The oldest principle of the Hermetic tradition is the Principle of Correspondence: that which is above is as that which is below. The cosmos is a macrocosm, you are a microcosm — and the patterns repeat themselves.

"Quod est superius est sicut quod est inferius."

— Tabula Smaragdina (That which is above is like that which is below.)

You do not need to believe that the moon controls you. You can simply observe whether there are patterns in your energy. That is the scientific attitude and the Hermetic attitude: not believing, but observing.

The question is not: "Does the moon influence me?" The question is: "What do I see when I pay attention?"

How do you recognise cosmic cycles in your own life?

  • Monthly: Track how you feel during new moon versus full moon for one month. Do you sleep differently? Are you more energetic or quieter?
  • Annually: Which season suits you best? When do you have the most energy, creativity, need for rest?
  • Life cycles: Look back at your 12th, 24th, 29th/30th. What changed? Do you see a pattern?
✦ Exercise: Your Personal Lunar Calendar

Create your own moon journal (ongoing)

  • Download a lunar calendar app (e.g. "My Moon Phase" or "Deluxe Moon").
  • Each day, write one sentence about how you feel — energy, mood, sleep quality.
  • Mark the four main phases: new moon, first quarter, full moon, last quarter.
  • Do this for at least one month (better: three months).
  • Look back: do you see patterns? Are certain phases consistently different?
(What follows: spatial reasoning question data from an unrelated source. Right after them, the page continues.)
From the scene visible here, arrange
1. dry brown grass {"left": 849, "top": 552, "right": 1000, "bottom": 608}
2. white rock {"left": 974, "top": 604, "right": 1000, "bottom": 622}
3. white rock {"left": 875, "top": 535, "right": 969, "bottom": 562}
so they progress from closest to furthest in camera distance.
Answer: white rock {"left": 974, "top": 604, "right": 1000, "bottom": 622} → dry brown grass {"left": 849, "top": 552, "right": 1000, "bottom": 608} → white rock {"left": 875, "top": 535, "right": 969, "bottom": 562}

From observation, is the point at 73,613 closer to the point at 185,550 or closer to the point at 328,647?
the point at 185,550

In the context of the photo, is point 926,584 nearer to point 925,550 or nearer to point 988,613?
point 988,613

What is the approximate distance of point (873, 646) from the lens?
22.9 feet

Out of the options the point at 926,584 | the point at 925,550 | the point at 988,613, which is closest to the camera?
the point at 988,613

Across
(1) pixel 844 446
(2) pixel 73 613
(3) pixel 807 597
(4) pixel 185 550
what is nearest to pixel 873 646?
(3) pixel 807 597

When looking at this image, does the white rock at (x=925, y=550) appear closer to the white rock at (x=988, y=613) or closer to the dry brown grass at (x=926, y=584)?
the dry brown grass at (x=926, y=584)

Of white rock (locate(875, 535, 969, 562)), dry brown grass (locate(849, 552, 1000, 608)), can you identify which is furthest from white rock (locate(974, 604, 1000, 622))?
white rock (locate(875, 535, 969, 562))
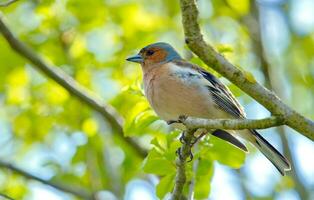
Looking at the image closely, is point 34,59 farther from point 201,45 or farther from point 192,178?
point 201,45

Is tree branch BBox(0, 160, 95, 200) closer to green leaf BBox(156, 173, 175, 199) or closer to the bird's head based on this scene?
the bird's head

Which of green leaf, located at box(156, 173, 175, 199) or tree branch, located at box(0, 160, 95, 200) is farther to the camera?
tree branch, located at box(0, 160, 95, 200)

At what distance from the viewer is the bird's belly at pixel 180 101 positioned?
659 centimetres

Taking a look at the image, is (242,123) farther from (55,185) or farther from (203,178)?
(55,185)

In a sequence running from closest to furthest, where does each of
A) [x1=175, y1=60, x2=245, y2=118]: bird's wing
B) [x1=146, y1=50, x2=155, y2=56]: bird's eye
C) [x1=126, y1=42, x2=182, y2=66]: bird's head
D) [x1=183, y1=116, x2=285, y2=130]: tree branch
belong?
1. [x1=183, y1=116, x2=285, y2=130]: tree branch
2. [x1=175, y1=60, x2=245, y2=118]: bird's wing
3. [x1=126, y1=42, x2=182, y2=66]: bird's head
4. [x1=146, y1=50, x2=155, y2=56]: bird's eye

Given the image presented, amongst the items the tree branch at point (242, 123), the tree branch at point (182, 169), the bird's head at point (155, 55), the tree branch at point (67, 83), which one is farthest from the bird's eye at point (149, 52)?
the tree branch at point (242, 123)

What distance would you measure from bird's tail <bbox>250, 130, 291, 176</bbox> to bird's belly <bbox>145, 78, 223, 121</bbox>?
19.2 inches

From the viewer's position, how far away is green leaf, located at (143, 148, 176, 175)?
585 cm

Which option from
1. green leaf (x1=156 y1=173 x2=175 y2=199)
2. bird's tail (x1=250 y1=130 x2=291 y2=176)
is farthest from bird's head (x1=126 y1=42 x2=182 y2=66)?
green leaf (x1=156 y1=173 x2=175 y2=199)

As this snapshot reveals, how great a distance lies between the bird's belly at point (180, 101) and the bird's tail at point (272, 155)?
488 millimetres

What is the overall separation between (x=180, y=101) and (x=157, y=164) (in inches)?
35.8

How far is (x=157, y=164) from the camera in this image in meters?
5.87

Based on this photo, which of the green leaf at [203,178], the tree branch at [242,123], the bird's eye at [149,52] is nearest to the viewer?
the tree branch at [242,123]

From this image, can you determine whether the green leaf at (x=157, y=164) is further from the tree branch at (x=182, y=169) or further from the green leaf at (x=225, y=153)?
the green leaf at (x=225, y=153)
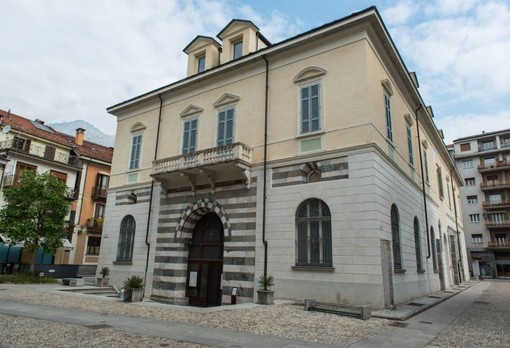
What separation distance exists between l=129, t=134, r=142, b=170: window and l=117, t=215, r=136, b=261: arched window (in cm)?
318

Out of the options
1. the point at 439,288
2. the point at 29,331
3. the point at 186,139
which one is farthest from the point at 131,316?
the point at 439,288

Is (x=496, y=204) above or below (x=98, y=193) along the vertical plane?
above

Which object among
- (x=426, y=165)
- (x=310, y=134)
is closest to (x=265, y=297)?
(x=310, y=134)

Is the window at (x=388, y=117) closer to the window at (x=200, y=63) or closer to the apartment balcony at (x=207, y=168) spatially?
the apartment balcony at (x=207, y=168)

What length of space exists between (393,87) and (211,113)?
9.54 meters

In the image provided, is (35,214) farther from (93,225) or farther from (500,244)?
(500,244)

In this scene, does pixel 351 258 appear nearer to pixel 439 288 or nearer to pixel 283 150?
pixel 283 150

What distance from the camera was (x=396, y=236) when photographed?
16031 mm

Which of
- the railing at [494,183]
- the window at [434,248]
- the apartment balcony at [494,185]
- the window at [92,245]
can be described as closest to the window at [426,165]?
the window at [434,248]

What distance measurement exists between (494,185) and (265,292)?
5267cm

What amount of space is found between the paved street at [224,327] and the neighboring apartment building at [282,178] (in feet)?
7.84

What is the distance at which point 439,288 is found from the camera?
896 inches

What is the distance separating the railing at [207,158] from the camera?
1639 centimetres

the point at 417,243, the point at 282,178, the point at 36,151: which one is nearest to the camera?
the point at 282,178
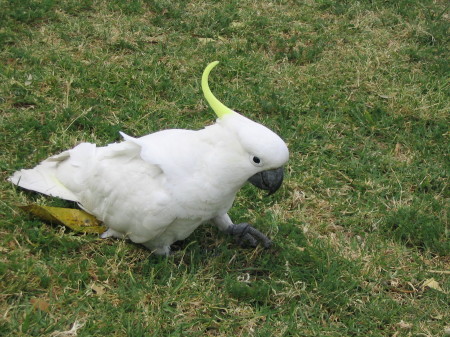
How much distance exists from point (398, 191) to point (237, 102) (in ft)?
3.61

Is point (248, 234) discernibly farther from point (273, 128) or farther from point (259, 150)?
point (273, 128)

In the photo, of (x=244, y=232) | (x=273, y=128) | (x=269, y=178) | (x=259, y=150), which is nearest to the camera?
(x=259, y=150)

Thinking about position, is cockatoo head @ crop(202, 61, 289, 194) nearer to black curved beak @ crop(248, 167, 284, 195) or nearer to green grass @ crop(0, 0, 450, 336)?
black curved beak @ crop(248, 167, 284, 195)

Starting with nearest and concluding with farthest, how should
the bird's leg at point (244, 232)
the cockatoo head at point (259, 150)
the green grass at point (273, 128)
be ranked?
1. the cockatoo head at point (259, 150)
2. the green grass at point (273, 128)
3. the bird's leg at point (244, 232)

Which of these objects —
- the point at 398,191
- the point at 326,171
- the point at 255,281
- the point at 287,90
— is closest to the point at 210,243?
the point at 255,281

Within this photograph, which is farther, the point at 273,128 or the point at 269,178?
the point at 273,128

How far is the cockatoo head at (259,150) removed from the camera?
2.26 m

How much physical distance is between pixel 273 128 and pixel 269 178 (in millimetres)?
1240

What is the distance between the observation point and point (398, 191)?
318 cm

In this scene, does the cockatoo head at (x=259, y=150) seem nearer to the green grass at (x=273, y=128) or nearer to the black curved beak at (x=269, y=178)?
the black curved beak at (x=269, y=178)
Tip: do not judge. Just record. The pattern reveals itself.

The power of this principle lies not in blind faith. It lies in the willingness to look. The Hermetic tradition does not say: "The moon determines your life." It says: "The patterns above are the patterns below — and whoever recognises this, understands the coherence."

🧠 Contemplation: Your Lunar Rhythm

✦ Your Lunar Rhythm — 5 minutes

Look at the moon tonight

  • Go outside or look out of your window. Find the moon (or check a lunar calendar app if it is cloudy).
  • What phase is the moon in today?
  • How do you feel? Energetic, calm, creative, tired, restless?
  • Think back: how did you feel during the last full moon? During the last new moon?
  • Make a decision: keep a simple energy journal for the coming month. One sentence per day, plus the lunar phase.

You do not need to prove anything. You only need to observe. That is the beginning of all wisdom.